In 2022, Krol finished fourth in the PBA Regional Players Invitational, earning $5,000 and some confidence to attempt bowling full-time again in the 2023 PBA Tour season. His season highlights included a match play appearance at the PBA Wichita Classic, during which he rolled 31 consecutive strikes in qualifying. However, he again failed to make a championship round appearance and did not earn enough points to qualify for the priority field in 2024.

2024 found Krol again bowling in PTQ rounds, a seven-game qualifying round that non-priority players must bowl just for a chance to make the initial field. He finished 15th in the PBA Players Championship and just missed the championship round at the U.S. Open, finishing sixth. He finally broke through with his first championship round appearance in the PBA Delaware Classic, qualifying as the #2 seed for the March 3 telecast. He defeated 14-time PBA Tour titlist Bill O'Neill in the semifinal match, then defeated Finland’s Tomas Käyhkö in the final match to earn his first PBA Tour title. Having a PBA Tour title gave Krol priority entry for the remainder of the season, meaning he no longer had to bowl in PTQ rounds.

On the strength of his first title and other high finishes, Krol qualified as the #9 seed for the PBA Playoffs, a post-season event featuring the top 16 players in points over the 14-event regular season. He knocked off top seed E. J. Tackett in the quarterfinal round and again victimized Bill O'Neill (the #4 seed) in the semifinal round. He went on to face #10 seed and 11-time PBA Tour titlist Jesper Svensson in the race-to-two-points final match on May 19. After splitting two games with Svensson, Krol earned the win with a 48–40 triumph in the ninth/tenth frame roll-off. For his victory, he earned his second PBA Tour title, $75,000 and a custom WWE belt (awarded because Fox network carried both WWE wrestling and PBA bowling). He also locked up an exemption for the 2025 PBA Tour. For the 2024 season, Krol finished 9th overall in Tour points and cashed $128,200.

On March 22, 2025, Krol made his first appearance in the televised finals of a major event, qualifying fourth for the PBA World Championship. He was defeated in the opening match by fifth-seeded BJ Moore.

Krol qualified as the top seed at the 2026 PBA Indiana Classic, but lost his lone match in the March 22 televised championship to Marshall Kent. On a beat-up 39-foot oil pattern, Krol bowled 136 to Kent's 152 in the lowest-scoring televised final match in PBA history. He would rebound the very next week in the USBC Masters. From a field of 390 bowlers, he qualified as the #5 seed for the televised finals. He defeated Matt Sanders, Jesper Svensson and Eric Jones to advance to the championship match. Krol then defeated reigning PBA Player of the Year E. J. Tackett by a single pin, 196–195, for his third PBA Tour title and first major title. He finished seventh on the 2026 PBA Tour points list, and fifth in earnings with $145,100.

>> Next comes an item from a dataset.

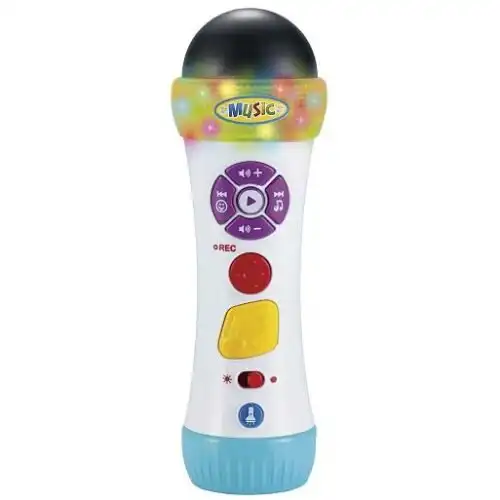 Mikrofon za bebe Infun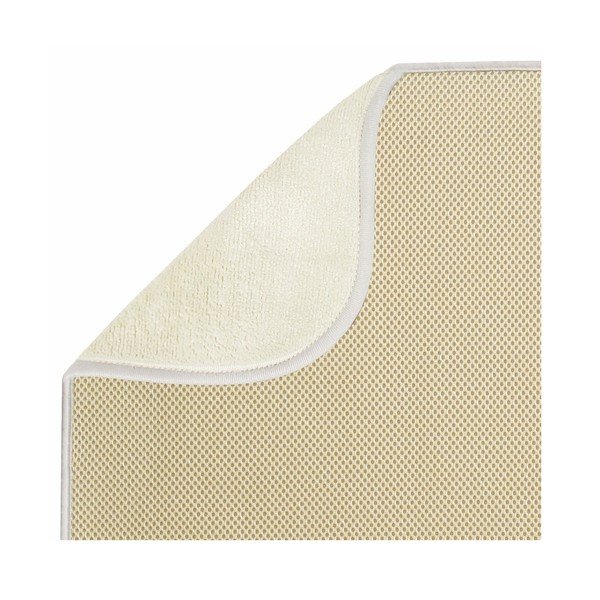 Bež prostirka za oprano suđe InterDesign iDry, 61 x 46 cm-image-2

On September 7, 2026, Krol won the Samho Korea Cup International Open, a non-PBA event held in Yongin, South Korea. The tournament had 400 bowler entries from 17 countries. In the final match, Krol defeated Mexico's Arturo Quintero, 237–197, to earn the first-place prize of 60 million Won (approximately $44,500 USD).

Krol has also won three PBA Regional Tour titles. On the way to one of these titles in September 2023, he averaged 259 over 16 games and rolled four perfect 300 games during the event.

===PBA Tour titles===
Major championships are in bold text.
1. 2024: PBA Delaware Classic (Middletown, Delaware)
2. 2024: PBA Playoffs (Arlington, Washington & Kissimmee, Florida)
3. 2026: USBC Masters (Allen Park, Michigan)

===Other professional titles===
1. 2026: Samho Korea Cup International Open (Yongin, South Korea)

==Personal==
Krol says he got the nickname "Boog" from his mother, who "called me a cute little booger." He is friends with Springfield, Missouri native and PBA Tour titlist Keven Williams, with whom he has also roomed on tour. He married Hazel Plaster-Krol in 2023.